### Do this:
Please restate the following records word for word.

+++ Material provided

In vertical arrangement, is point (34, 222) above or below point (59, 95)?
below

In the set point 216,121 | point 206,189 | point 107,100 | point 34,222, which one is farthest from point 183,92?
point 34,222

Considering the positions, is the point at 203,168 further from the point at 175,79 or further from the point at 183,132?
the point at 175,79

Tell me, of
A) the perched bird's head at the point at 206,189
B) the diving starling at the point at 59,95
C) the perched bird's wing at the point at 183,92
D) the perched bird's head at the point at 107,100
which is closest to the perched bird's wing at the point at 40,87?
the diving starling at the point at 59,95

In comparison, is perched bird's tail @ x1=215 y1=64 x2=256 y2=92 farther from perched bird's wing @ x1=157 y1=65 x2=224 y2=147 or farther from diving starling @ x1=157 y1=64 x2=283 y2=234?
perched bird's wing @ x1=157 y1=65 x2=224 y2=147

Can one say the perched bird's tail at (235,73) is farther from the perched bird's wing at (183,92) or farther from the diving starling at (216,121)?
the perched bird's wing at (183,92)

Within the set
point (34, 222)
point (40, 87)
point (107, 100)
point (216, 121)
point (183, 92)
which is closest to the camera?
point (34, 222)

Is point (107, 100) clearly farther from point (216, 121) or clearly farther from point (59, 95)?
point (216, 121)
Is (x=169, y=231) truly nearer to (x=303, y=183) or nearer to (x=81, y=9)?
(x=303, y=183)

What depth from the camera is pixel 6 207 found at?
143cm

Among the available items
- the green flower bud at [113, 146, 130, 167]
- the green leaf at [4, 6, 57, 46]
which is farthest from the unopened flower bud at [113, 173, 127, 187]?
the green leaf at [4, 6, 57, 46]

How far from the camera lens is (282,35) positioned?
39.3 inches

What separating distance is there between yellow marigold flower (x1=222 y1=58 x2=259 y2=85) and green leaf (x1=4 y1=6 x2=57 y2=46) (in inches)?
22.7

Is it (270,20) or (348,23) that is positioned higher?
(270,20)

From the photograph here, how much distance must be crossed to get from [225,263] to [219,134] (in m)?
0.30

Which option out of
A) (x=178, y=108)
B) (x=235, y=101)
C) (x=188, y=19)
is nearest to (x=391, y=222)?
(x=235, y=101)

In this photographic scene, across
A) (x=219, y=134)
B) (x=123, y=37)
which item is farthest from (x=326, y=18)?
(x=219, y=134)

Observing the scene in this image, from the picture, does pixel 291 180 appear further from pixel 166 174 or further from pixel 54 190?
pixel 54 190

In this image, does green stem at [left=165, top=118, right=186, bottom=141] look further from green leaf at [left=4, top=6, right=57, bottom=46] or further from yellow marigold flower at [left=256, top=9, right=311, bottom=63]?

++++++

### Task result:
In vertical arrangement, is point (34, 222) above or below point (59, 95)?
below

In the set point 216,121 | point 206,189 | point 107,100 | point 34,222, which one is farthest from point 183,92?
point 34,222

Considering the positions, is the point at 203,168 further from the point at 175,79 or further from the point at 183,132?
the point at 175,79

Tell me, of
A) the perched bird's head at the point at 206,189
B) the diving starling at the point at 59,95
C) the perched bird's wing at the point at 183,92
D) the perched bird's head at the point at 107,100
which is closest to the perched bird's wing at the point at 40,87?
the diving starling at the point at 59,95

In comparison, is perched bird's tail @ x1=215 y1=64 x2=256 y2=92 farther from perched bird's wing @ x1=157 y1=65 x2=224 y2=147 or farther from diving starling @ x1=157 y1=64 x2=283 y2=234?
perched bird's wing @ x1=157 y1=65 x2=224 y2=147

Can one say the perched bird's tail at (235,73) is farther from the perched bird's wing at (183,92) or farther from the diving starling at (216,121)?
the perched bird's wing at (183,92)

Within the set
point (34, 222)
point (40, 87)
point (107, 100)
point (216, 121)
point (183, 92)
which is closest to the camera?
point (34, 222)

Is point (107, 100) clearly farther from point (216, 121) or clearly farther from point (59, 95)?
point (216, 121)
Is (x=169, y=231) truly nearer to (x=303, y=183) or nearer to (x=81, y=9)?
(x=303, y=183)

What depth from the camera is pixel 6 207 found at?
143cm

Among the available items
- the green flower bud at [113, 146, 130, 167]
- the green leaf at [4, 6, 57, 46]
which is farthest from the unopened flower bud at [113, 173, 127, 187]?
the green leaf at [4, 6, 57, 46]

How far from the camera lens is (282,35) positioned?
39.3 inches

What separating distance is there between yellow marigold flower (x1=222 y1=58 x2=259 y2=85) and green leaf (x1=4 y1=6 x2=57 y2=46) (in inches)?
22.7

Is it (270,20) or (348,23) that is positioned higher?
(270,20)

From the photograph here, how much distance must be crossed to get from [225,263] to [219,134] (in m)?
0.30

Which option out of
A) (x=178, y=108)
B) (x=235, y=101)
C) (x=188, y=19)
is nearest to (x=391, y=222)?
(x=235, y=101)

In this photographic scene, across
A) (x=219, y=134)
B) (x=123, y=37)
which item is farthest from (x=326, y=18)?
(x=219, y=134)

Observing the scene in this image, from the picture, does pixel 291 180 appear further from pixel 166 174 or further from pixel 54 190?
pixel 54 190

In this image, does green stem at [left=165, top=118, right=186, bottom=141] look further from green leaf at [left=4, top=6, right=57, bottom=46] or further from yellow marigold flower at [left=256, top=9, right=311, bottom=63]?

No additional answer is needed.